Woman Charged for Sex Crimes With Minor
Smith pleaded no contest to multiple charges for filming the sex act with her child and sending the video to her boyfriend. She was sentenced to a prison term of 10 years to life on the rape charge. 

She did not dispute the allegations, but appealed her conviction for rape of a child under 13 based on language of R.C. 2907.02(A)(1)(b). She stated a rape can only be committed by a person who inserts a body part or object into another.

The Fourth District concluded that there is nothing in “the plain language of the statute that requires the defendant [to] be the one doing the inserting,” and that it would be “absurd” to read the statute in a way that did not consider Smith’s conduct as rape.

R.C. 2907.02(A)(1)(b) provides that “[n]o person shall engage in sexual conduct with another who is not the spouse of the offender … when … [t]he other person is less than thirteen years of age, whether or not the offender knows the age of the other person.”

Justice Fischer noted that R.C. 2907.01(A) defines “sexual conduct” as the unprivileged “insertion, however slight, of any part of the body or any instrument, apparatus, or other object into the vaginal or anal opening of another.”

The opinion pointed to the significance of the word “another” in the law. The Court noted “there is a legally significant distinction between engaging in sexual conduct with another and causing another to engage in sexual conduct.” Smith maintained to support a rape charge she would have had to insert an object into another, not direct another to insert an object in her.

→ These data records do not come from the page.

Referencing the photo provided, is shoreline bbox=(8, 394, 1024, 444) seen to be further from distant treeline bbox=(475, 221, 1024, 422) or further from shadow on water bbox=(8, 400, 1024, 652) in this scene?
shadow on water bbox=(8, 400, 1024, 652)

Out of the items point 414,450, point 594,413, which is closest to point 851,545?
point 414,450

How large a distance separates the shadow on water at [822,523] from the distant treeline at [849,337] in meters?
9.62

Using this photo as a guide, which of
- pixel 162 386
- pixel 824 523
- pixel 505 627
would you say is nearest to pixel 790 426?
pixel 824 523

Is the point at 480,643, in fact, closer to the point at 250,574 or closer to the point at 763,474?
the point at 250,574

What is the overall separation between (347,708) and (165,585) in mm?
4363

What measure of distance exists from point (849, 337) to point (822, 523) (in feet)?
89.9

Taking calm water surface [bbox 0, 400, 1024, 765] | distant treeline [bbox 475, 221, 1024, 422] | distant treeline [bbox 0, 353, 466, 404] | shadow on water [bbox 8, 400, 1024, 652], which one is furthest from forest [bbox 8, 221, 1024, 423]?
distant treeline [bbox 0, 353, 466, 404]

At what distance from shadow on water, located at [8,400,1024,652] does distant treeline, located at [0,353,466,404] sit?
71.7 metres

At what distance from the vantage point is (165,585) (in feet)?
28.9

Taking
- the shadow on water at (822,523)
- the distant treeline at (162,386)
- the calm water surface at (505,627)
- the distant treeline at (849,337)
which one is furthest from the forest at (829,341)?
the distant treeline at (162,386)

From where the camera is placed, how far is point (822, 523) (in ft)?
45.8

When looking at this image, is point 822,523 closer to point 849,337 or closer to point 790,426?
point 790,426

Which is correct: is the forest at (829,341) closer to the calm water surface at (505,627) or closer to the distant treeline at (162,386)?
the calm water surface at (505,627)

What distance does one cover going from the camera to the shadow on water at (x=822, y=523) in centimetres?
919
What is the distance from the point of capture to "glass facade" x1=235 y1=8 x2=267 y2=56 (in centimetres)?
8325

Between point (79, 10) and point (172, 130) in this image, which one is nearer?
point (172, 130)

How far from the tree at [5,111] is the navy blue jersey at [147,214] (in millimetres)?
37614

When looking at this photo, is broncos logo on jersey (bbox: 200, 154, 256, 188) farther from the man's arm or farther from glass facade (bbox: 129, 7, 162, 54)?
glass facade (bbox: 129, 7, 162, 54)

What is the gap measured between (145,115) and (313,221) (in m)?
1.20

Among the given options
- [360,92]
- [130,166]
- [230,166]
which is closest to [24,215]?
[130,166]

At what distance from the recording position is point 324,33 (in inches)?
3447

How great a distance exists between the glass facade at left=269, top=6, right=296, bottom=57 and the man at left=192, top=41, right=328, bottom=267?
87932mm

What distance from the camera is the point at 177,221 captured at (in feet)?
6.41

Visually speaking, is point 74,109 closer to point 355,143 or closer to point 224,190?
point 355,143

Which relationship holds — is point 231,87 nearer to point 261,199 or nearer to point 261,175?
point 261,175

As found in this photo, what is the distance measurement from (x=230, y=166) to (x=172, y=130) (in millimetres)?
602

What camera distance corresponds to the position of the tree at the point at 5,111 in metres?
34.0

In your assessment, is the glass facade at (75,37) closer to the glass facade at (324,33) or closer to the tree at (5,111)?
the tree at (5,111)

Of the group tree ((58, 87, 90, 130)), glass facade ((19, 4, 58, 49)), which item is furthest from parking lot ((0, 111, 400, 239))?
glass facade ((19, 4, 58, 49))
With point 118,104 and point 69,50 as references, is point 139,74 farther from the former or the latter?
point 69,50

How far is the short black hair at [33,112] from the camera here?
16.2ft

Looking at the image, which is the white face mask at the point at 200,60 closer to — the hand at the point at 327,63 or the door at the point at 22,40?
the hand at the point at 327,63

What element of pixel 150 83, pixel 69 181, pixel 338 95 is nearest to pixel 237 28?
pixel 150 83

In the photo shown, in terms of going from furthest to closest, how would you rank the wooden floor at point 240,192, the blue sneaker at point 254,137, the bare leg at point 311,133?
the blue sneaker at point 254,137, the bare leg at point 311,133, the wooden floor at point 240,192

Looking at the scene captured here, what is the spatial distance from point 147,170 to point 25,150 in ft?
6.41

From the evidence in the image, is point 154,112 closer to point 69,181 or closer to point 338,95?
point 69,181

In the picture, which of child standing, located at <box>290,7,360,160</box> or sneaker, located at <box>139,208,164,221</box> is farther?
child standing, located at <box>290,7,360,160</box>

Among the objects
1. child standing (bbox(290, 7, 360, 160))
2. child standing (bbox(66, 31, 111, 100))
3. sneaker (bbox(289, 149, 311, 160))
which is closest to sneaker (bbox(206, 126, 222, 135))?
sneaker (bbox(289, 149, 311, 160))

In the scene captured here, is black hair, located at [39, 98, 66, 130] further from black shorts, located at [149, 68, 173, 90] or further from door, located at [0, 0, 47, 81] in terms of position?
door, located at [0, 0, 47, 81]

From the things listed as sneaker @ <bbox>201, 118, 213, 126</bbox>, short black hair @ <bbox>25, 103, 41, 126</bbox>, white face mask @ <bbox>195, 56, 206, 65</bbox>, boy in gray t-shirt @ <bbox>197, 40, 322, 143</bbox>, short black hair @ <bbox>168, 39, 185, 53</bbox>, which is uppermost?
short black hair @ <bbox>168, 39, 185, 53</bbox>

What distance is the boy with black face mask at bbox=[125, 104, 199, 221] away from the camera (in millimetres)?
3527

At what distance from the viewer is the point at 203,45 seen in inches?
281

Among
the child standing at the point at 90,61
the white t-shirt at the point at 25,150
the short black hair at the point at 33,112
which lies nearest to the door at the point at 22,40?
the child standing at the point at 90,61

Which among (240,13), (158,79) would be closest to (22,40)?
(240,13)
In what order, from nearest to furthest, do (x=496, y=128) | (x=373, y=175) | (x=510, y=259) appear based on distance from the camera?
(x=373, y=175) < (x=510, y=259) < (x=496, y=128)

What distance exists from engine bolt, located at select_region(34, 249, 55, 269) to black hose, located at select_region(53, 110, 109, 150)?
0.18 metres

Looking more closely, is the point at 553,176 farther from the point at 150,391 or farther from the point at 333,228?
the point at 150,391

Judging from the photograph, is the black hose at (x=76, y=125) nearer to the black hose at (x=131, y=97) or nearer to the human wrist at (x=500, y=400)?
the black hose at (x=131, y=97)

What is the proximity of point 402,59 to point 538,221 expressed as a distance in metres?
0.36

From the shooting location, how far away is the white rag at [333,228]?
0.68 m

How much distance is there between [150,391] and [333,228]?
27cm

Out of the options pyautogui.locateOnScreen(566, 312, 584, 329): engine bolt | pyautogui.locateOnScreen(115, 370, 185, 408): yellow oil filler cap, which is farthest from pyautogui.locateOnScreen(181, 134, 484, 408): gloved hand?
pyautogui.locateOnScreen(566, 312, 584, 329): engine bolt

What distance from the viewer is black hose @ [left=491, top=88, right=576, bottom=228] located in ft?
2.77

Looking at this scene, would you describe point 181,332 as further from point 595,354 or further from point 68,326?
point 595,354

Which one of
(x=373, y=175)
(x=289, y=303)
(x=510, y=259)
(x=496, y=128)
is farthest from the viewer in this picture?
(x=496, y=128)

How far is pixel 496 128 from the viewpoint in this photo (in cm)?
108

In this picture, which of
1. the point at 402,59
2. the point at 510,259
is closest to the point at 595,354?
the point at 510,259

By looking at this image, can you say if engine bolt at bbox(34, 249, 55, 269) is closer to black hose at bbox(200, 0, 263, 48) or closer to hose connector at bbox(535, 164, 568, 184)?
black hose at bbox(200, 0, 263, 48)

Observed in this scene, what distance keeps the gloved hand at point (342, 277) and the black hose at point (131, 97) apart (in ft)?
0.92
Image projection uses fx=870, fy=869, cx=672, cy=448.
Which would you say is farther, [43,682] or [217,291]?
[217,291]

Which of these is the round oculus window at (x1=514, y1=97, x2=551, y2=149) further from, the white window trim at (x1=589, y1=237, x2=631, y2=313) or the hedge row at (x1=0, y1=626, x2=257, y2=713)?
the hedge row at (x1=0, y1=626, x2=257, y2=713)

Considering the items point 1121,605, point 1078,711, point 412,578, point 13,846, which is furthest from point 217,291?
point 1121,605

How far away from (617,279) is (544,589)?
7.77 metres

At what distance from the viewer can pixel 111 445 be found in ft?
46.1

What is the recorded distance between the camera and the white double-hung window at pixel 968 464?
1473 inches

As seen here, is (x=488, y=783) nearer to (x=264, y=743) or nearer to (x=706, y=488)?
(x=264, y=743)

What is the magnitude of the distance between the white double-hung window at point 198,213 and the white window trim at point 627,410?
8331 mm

“Reading these statutes together, a conviction for rape based on insertion must be supported by evidence that the defendant inserted a body part or object into another,” the Court stated.

The Highland County prosecutor asked the Court to ignore the word “another,” the opinion stated, and “to conclude that Ohio law requires only an act of insertion and that it does not matter whether it is the victim or the defendant who does the inserting.” The opinion stated the prosecution was asking the Court to rewrite the law “to make the statute fit the facts of this case.”

Lesser Crime Applies to Circumstance
While Smith’s actions did not constitute rape, the Court noted it does not mean no criminal act was committed. The opinion noted that GSI is defined under R.C. 2907.05(A) as causing another person to have sexual contact with the offender. Smith conceded in her arguments to the Court that while there was insufficient evidence to support her rape conviction, there was sufficient evidence to support a GSI conviction, the opinion noted.

The Court stated when there is sufficient evidence to sustain a lesser-included offense of a crime, Ohio law permits a court to modify the verdict without ordering a new trial. Instead of directing the trial court to retry Smith, the Court remanded the case with instructions to modify Smith’s conviction to GSI and to resentence her for that crime.

2021-0051. State v. Smith, Slip Opinion No. 2022-Ohio-269.